Increasing the scrambling ratio further impairs LLMs' task accuracy, paralleling the well-documented human struggle with increasing text complexity.

Figure 3: The line charts of accuracy for each model, as the number of operations increase from 1 to 4 when $\mathcal{F}_\Omega=$ REO on character level.

Cognitive Analysis and Mechanisms (RQ4)

Semantic analysis reveals that while LLMs' internal representations retain high semantic similarities between scrambled and coherent texts, they rely heavily on statistical patterns instead of cognitive logic to process Typoglycemia tasks.

Figure 4: Decoder Perspective: The cosine similarity between the representations of normal text and the text processed by TypoFunc across various levels.

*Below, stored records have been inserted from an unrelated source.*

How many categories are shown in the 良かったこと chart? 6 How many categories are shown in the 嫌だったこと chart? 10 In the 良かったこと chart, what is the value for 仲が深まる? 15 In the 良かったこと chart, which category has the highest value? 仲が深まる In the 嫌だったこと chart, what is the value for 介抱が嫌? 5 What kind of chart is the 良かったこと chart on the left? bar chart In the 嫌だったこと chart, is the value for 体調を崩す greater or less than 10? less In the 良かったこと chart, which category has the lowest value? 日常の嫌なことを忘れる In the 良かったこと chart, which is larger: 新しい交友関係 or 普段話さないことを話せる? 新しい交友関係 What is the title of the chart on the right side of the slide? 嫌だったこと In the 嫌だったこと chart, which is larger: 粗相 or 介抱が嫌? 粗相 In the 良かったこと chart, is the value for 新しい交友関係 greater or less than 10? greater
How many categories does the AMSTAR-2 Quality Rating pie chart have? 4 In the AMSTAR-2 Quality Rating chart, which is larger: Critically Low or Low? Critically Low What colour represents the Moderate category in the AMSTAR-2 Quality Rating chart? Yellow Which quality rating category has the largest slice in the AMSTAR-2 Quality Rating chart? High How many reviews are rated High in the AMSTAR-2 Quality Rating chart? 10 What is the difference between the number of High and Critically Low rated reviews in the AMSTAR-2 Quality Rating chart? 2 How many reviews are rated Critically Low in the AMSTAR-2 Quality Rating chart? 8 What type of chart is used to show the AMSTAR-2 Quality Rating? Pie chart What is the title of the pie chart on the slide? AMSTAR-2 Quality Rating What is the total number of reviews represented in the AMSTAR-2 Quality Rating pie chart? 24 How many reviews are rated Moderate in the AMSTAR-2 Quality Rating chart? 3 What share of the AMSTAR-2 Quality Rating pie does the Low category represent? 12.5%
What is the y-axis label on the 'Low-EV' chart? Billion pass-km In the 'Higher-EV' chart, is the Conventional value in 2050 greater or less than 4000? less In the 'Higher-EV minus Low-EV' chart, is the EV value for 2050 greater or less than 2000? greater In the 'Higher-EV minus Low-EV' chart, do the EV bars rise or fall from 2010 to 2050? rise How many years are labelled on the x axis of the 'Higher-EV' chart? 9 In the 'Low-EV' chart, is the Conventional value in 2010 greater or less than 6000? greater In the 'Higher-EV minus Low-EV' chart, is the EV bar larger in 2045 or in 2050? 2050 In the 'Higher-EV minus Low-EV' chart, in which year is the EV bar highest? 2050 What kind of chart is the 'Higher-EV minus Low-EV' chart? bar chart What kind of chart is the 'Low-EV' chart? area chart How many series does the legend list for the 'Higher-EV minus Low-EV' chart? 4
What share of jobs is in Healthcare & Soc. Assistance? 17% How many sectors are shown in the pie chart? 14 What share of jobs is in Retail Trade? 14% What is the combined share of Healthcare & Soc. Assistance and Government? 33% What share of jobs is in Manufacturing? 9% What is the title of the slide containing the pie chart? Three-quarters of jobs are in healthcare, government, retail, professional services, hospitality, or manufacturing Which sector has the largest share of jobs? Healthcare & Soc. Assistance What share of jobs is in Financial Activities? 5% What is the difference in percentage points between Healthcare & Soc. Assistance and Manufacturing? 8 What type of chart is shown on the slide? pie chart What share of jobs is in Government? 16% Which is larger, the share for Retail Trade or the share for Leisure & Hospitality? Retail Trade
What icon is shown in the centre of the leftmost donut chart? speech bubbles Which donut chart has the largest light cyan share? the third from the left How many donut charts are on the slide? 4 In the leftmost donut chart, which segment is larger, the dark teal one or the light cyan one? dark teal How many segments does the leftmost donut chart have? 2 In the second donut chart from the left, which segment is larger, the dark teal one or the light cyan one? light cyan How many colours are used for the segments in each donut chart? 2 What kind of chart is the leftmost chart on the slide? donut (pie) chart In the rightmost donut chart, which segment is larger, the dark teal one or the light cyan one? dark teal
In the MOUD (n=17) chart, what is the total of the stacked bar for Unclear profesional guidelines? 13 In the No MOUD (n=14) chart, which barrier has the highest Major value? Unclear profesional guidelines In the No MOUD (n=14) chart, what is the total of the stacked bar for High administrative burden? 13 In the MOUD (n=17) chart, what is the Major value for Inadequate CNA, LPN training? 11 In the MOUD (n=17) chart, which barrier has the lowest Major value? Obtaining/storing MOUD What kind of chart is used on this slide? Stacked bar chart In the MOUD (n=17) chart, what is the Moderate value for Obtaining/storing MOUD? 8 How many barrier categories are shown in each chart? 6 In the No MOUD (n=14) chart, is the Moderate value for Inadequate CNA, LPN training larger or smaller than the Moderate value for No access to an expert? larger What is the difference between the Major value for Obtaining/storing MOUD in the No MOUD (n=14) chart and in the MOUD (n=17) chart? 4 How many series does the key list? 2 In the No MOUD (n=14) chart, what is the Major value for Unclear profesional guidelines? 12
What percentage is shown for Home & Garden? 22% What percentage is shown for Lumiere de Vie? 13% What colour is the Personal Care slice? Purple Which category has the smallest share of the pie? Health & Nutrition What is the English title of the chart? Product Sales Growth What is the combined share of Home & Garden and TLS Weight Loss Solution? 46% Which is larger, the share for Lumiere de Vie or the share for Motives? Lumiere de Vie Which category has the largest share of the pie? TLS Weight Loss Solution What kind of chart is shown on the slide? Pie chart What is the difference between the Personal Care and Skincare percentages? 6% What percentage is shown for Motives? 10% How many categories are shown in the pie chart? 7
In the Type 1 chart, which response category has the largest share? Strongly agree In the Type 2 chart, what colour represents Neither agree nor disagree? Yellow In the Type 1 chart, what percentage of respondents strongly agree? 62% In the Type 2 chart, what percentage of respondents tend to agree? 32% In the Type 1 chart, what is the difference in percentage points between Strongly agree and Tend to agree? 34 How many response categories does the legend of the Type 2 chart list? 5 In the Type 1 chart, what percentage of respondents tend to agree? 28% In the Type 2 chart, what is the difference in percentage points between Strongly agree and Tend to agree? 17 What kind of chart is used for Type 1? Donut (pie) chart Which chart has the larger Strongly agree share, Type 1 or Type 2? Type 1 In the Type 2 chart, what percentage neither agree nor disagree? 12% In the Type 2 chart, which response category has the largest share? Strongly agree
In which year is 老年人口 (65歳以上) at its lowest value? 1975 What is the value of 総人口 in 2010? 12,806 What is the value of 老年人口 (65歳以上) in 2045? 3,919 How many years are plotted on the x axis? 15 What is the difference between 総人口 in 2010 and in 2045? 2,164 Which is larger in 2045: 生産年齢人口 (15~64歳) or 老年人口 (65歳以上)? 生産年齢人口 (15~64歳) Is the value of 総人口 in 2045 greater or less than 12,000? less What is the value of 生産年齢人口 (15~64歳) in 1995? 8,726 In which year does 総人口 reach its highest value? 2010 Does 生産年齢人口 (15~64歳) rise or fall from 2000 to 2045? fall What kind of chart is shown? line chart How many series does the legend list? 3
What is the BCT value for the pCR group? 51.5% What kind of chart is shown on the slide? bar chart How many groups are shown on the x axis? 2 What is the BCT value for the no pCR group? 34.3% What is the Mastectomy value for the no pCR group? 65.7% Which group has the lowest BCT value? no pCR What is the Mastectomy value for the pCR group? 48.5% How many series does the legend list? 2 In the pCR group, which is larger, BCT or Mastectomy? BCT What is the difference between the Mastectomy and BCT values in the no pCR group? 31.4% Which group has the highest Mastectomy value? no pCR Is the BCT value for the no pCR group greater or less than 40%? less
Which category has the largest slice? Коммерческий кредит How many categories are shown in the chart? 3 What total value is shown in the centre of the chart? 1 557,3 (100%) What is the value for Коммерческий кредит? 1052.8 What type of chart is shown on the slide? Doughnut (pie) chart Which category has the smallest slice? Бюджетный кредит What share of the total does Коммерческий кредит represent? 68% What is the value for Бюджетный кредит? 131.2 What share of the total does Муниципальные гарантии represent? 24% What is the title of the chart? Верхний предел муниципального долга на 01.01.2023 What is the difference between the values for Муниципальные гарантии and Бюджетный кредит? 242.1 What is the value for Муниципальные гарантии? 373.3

Moreover, analyses of hidden layers suggest each LLM embodies unique "cognitive patterns" in processing rearranged text, distinctive from human cognitive processes but consistent within individual models.

Conclusion

The study provides a foundational exploration of LLM Psychology through the lens of Typoglycemia, revealing both human-like behavioral patterns and machine-specific cognitive strategies in LLMs. With TypoBench offering a democratized benchmark for assessing LLM capability, this work paves the way for deeper insights into artificial cognition and its future developments. Future work should explore extending these findings to more diverse LLM architectures and linguistic phenomena.